Problem description: Your job with the data below is to output exactly the lines from the one holding "platelet locations = approximate" down to the one holding "preparation = thin blood film", both included, and no others.

(Stored data)
========
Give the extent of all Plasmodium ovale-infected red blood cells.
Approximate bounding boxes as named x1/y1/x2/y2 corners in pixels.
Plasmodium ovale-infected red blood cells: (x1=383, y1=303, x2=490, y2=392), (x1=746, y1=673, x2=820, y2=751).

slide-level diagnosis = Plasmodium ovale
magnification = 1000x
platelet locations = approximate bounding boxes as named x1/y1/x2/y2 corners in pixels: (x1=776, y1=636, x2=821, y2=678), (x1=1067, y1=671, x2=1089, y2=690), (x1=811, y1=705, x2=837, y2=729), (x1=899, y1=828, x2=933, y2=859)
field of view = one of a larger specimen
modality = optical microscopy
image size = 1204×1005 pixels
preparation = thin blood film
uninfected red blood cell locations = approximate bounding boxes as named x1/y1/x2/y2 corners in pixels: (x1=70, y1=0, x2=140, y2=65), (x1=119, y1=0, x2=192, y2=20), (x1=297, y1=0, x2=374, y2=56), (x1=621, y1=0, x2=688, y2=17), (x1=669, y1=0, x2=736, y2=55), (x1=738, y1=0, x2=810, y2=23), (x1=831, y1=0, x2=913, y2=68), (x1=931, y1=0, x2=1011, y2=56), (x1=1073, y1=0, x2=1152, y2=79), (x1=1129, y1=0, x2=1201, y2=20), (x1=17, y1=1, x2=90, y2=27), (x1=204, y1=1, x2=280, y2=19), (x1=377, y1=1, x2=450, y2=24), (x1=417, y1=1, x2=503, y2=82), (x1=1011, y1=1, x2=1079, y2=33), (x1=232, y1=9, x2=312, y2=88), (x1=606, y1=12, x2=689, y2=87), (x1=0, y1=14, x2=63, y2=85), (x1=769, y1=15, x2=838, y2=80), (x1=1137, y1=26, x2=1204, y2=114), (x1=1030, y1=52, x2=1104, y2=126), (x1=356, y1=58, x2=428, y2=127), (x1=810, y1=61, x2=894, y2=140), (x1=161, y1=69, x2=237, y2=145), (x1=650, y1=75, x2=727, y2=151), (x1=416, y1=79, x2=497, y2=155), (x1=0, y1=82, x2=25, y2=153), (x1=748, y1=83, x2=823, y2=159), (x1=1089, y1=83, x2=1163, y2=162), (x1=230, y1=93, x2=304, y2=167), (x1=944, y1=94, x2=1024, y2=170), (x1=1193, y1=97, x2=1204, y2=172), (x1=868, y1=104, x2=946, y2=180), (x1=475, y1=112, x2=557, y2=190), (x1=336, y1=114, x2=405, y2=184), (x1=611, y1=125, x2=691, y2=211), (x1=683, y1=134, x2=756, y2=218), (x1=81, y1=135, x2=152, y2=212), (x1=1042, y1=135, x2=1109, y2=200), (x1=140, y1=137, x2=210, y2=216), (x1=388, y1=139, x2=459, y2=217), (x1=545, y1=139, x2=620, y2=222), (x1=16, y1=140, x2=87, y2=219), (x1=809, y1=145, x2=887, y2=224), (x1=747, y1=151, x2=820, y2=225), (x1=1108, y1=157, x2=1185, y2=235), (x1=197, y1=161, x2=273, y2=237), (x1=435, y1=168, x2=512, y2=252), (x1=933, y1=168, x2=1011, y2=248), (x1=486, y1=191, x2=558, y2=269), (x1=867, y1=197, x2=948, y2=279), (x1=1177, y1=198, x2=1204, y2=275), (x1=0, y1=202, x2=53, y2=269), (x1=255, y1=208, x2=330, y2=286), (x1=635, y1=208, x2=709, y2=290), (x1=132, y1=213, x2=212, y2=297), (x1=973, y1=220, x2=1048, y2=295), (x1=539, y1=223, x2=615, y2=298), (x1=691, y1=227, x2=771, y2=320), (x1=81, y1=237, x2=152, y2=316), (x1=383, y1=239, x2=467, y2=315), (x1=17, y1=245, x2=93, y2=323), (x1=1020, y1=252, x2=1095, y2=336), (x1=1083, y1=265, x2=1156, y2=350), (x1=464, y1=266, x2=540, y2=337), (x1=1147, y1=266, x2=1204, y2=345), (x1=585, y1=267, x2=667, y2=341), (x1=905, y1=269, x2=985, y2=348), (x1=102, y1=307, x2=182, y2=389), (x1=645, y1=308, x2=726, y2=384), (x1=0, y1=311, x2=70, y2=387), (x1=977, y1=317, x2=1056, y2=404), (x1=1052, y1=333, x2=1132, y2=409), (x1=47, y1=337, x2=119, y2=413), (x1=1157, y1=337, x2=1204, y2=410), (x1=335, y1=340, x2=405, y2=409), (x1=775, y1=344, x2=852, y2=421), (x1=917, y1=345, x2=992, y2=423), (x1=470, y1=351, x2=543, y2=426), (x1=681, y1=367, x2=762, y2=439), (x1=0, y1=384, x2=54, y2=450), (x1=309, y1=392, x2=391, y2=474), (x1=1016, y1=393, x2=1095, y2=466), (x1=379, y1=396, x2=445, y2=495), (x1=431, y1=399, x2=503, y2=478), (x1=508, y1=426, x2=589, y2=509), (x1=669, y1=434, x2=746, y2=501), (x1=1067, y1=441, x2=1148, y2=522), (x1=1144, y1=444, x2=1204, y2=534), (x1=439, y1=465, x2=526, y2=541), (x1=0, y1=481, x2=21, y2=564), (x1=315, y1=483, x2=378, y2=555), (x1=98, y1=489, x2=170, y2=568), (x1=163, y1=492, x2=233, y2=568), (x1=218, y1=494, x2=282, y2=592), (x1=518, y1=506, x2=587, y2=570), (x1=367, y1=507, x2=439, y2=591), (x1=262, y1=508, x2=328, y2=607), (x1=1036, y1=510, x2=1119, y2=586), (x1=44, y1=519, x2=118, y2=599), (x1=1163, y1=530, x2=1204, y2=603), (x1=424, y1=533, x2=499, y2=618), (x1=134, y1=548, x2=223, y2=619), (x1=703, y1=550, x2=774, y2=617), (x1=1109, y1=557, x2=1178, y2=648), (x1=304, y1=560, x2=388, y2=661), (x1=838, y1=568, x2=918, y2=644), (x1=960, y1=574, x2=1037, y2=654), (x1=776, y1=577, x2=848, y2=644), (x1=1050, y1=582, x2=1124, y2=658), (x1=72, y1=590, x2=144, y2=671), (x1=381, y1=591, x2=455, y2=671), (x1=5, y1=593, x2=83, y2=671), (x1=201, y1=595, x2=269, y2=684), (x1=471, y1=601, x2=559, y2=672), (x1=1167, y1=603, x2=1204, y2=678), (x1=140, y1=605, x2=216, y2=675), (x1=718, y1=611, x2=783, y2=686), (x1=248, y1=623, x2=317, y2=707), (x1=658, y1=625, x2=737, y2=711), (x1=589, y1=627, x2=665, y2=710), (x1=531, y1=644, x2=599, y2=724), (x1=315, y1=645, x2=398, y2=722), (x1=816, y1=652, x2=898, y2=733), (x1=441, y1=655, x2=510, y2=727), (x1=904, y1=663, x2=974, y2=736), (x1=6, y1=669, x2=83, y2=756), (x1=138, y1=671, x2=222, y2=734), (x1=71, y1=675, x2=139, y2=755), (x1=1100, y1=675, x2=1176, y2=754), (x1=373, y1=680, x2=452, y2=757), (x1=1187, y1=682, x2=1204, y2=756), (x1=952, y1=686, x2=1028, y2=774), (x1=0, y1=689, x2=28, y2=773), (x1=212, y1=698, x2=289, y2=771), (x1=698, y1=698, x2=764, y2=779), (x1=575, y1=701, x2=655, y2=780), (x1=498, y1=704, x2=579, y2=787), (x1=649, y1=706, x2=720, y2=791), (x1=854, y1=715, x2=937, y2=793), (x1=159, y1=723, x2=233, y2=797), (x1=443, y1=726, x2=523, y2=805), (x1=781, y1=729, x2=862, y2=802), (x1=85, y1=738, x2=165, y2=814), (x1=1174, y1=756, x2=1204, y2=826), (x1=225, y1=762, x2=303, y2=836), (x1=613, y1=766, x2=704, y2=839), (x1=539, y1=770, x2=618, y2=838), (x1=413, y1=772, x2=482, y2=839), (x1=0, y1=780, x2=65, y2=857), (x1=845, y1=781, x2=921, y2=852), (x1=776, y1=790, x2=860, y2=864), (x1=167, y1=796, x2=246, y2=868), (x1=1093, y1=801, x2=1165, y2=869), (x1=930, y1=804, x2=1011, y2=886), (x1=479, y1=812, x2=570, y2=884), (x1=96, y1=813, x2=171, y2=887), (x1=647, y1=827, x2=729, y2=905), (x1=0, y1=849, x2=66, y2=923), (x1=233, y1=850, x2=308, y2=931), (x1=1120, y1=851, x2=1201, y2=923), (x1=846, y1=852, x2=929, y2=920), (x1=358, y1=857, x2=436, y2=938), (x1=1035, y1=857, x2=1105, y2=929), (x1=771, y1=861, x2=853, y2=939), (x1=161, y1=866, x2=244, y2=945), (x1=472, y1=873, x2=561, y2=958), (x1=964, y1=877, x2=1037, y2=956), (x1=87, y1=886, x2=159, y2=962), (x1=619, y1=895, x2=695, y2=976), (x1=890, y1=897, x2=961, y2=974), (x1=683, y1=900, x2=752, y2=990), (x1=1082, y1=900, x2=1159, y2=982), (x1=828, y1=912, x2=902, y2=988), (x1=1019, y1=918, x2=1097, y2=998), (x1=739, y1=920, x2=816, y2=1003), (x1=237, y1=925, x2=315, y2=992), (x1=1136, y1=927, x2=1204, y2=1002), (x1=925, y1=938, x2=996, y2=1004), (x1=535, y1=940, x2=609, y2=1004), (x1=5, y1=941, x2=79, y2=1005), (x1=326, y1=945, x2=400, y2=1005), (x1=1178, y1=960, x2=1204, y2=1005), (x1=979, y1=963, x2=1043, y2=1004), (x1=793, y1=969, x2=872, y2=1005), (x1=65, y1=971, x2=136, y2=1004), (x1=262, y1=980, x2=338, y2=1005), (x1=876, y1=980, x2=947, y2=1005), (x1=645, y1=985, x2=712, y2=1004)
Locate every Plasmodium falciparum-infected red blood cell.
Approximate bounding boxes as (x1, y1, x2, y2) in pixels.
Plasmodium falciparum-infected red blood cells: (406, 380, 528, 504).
========
Exercise solution:
platelet locations = approximate bounding boxes as named x1/y1/x2/y2 corners in pixels: (x1=776, y1=636, x2=821, y2=678), (x1=1067, y1=671, x2=1089, y2=690), (x1=811, y1=705, x2=837, y2=729), (x1=899, y1=828, x2=933, y2=859)
field of view = one of a larger specimen
modality = optical microscopy
image size = 1204×1005 pixels
preparation = thin blood film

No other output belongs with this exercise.